Dataset entries –

····················

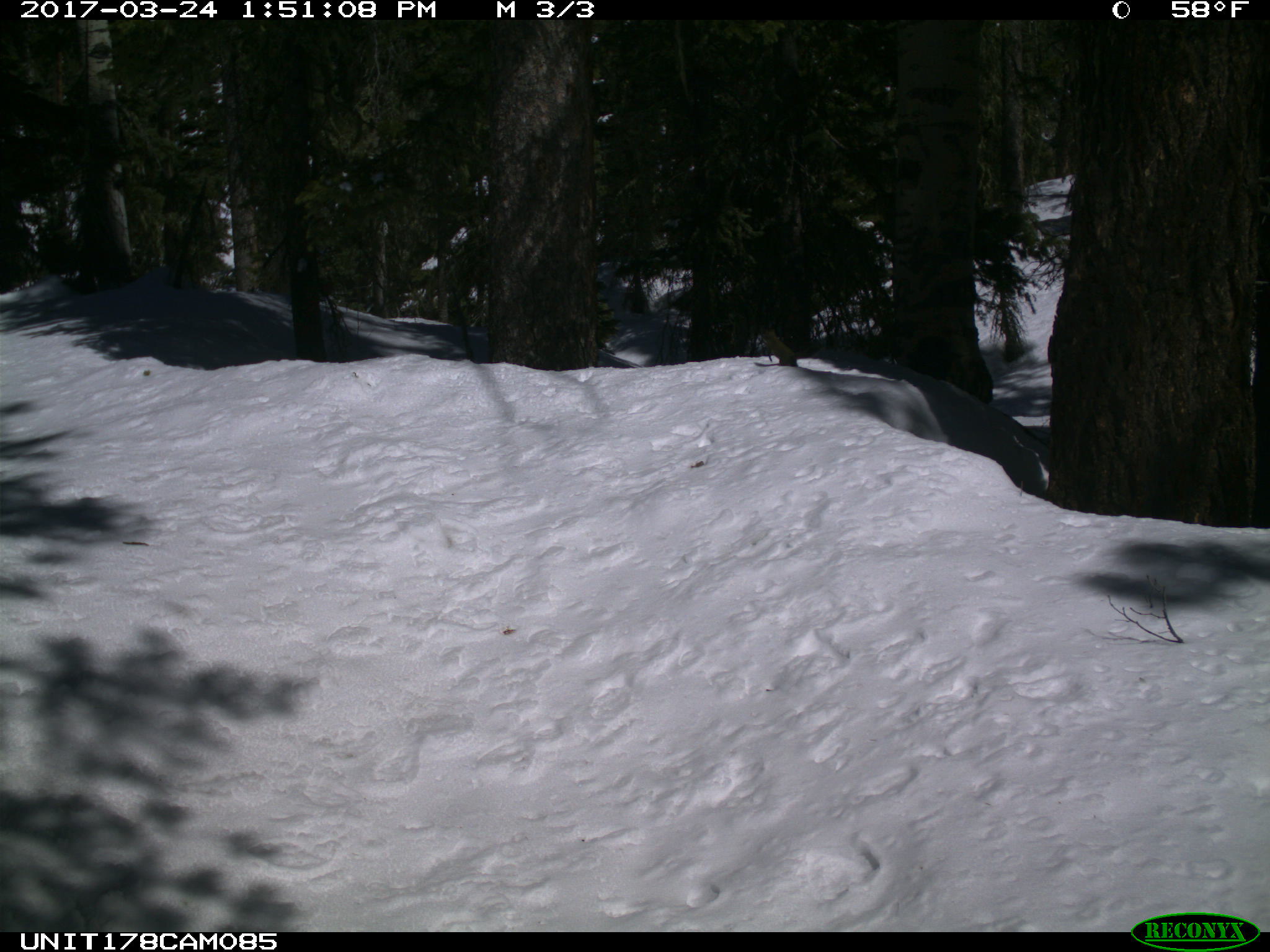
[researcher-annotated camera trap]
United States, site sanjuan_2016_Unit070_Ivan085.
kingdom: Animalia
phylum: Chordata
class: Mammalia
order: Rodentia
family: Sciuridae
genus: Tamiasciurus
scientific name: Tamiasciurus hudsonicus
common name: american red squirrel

····················

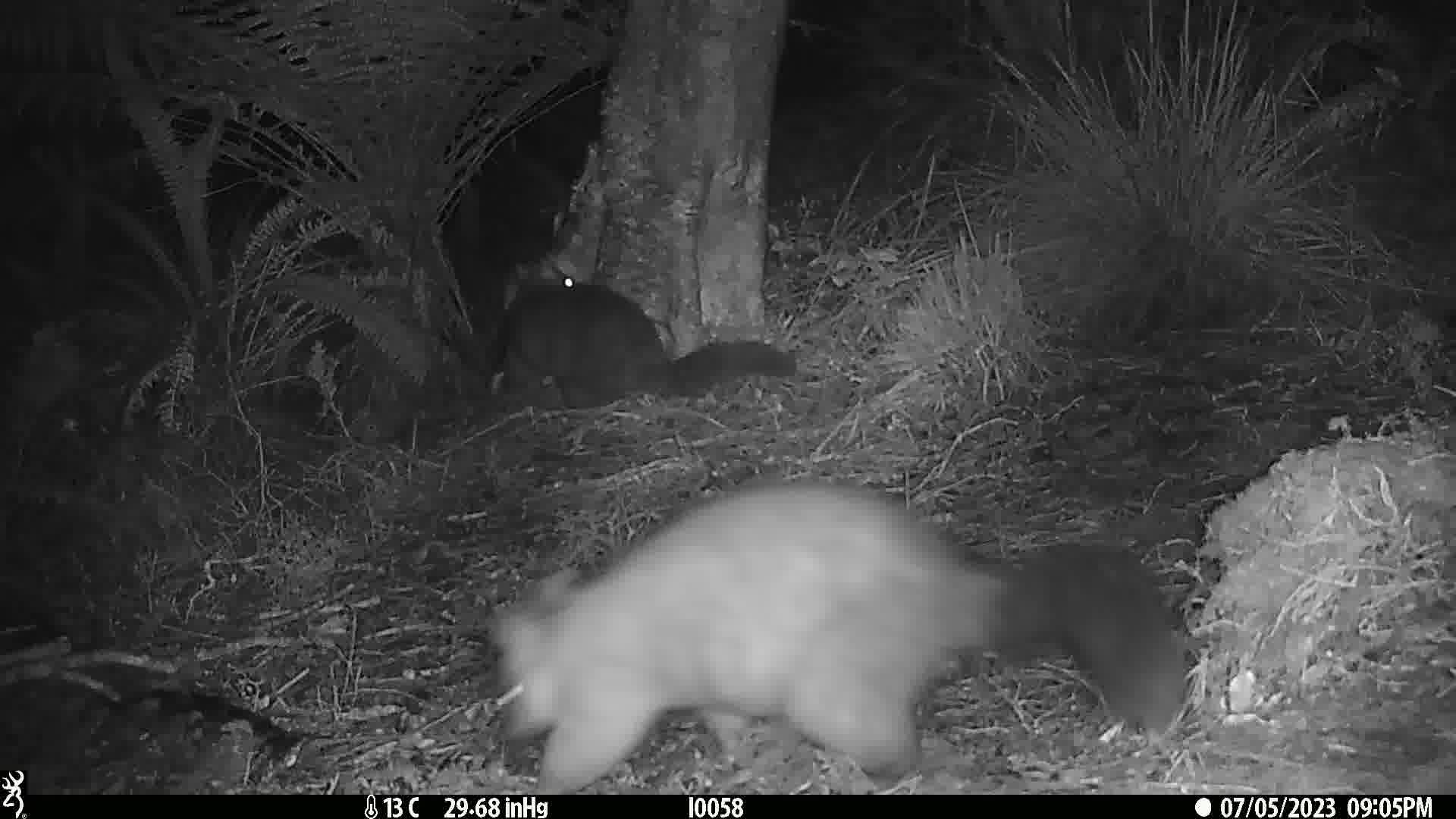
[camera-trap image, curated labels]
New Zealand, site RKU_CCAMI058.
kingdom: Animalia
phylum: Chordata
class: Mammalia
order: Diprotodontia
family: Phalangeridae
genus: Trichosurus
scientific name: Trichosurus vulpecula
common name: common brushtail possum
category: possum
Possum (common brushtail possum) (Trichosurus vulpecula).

····················

Brief – Work through the material above and count the lines that contain the word "trap". Only the number is to be given.

Task result – 2